>>>>

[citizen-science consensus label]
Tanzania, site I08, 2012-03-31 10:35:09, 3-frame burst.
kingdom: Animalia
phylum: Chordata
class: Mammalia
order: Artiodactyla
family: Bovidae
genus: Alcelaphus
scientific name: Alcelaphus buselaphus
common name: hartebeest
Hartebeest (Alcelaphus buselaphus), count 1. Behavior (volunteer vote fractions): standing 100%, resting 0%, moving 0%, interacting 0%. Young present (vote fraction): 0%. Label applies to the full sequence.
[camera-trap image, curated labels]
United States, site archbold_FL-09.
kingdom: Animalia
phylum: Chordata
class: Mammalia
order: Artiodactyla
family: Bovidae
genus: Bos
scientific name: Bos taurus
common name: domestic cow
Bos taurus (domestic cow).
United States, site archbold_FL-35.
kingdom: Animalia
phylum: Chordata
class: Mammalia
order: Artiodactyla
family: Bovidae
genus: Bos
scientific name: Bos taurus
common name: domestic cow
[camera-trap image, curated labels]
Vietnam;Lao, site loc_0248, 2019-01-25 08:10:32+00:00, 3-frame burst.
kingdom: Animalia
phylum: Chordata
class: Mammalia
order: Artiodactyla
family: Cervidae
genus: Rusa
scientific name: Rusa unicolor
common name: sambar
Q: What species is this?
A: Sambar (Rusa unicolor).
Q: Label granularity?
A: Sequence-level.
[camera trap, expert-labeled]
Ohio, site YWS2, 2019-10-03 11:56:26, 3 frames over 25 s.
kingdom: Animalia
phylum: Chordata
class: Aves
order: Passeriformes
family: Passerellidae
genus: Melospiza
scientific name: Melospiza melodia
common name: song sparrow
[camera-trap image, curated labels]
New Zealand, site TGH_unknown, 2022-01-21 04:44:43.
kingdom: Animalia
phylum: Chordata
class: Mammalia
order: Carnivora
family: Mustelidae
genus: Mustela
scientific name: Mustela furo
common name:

<<<<

* _Work instruction_
Copy out each line of the records character for character.

* _Exercise result_
[citizen-science consensus label]
Tanzania, site I08, 2012-03-31 10:35:09, 3-frame burst.
kingdom: Animalia
phylum: Chordata
class: Mammalia
order: Artiodactyla
family: Bovidae
genus: Alcelaphus
scientific name: Alcelaphus buselaphus
common name: hartebeest
Hartebeest (Alcelaphus buselaphus), count 1. Behavior (volunteer vote fractions): standing 100%, resting 0%, moving 0%, interacting 0%. Young present (vote fraction): 0%. Label applies to the full sequence.
[camera-trap image, curated labels]
United States, site archbold_FL-09.
kingdom: Animalia
phylum: Chordata
class: Mammalia
order: Artiodactyla
family: Bovidae
genus: Bos
scientific name: Bos taurus
common name: domestic cow
Bos taurus (domestic cow).
United States, site archbold_FL-35.
kingdom: Animalia
phylum: Chordata
class: Mammalia
order: Artiodactyla
family: Bovidae
genus: Bos
scientific name: Bos taurus
common name: domestic cow
[camera-trap image, curated labels]
Vietnam;Lao, site loc_0248, 2019-01-25 08:10:32+00:00, 3-frame burst.
kingdom: Animalia
phylum: Chordata
class: Mammalia
order: Artiodactyla
family: Cervidae
genus: Rusa
scientific name: Rusa unicolor
common name: sambar
Q: What species is this?
A: Sambar (Rusa unicolor).
Q: Label granularity?
A: Sequence-level.
[camera trap, expert-labeled]
Ohio, site YWS2, 2019-10-03 11:56:26, 3 frames over 25 s.
kingdom: Animalia
phylum: Chordata
class: Aves
order: Passeriformes
family: Passerellidae
genus: Melospiza
scientific name: Melospiza melodia
common name: song sparrow
[camera-trap image, curated labels]
New Zealand, site TGH_unknown, 2022-01-21 04:44:43.
kingdom: Animalia
phylum: Chordata
class: Mammalia
order: Carnivora
family: Mustelidae
genus: Mustela
scientific name: Mustela furo
common name:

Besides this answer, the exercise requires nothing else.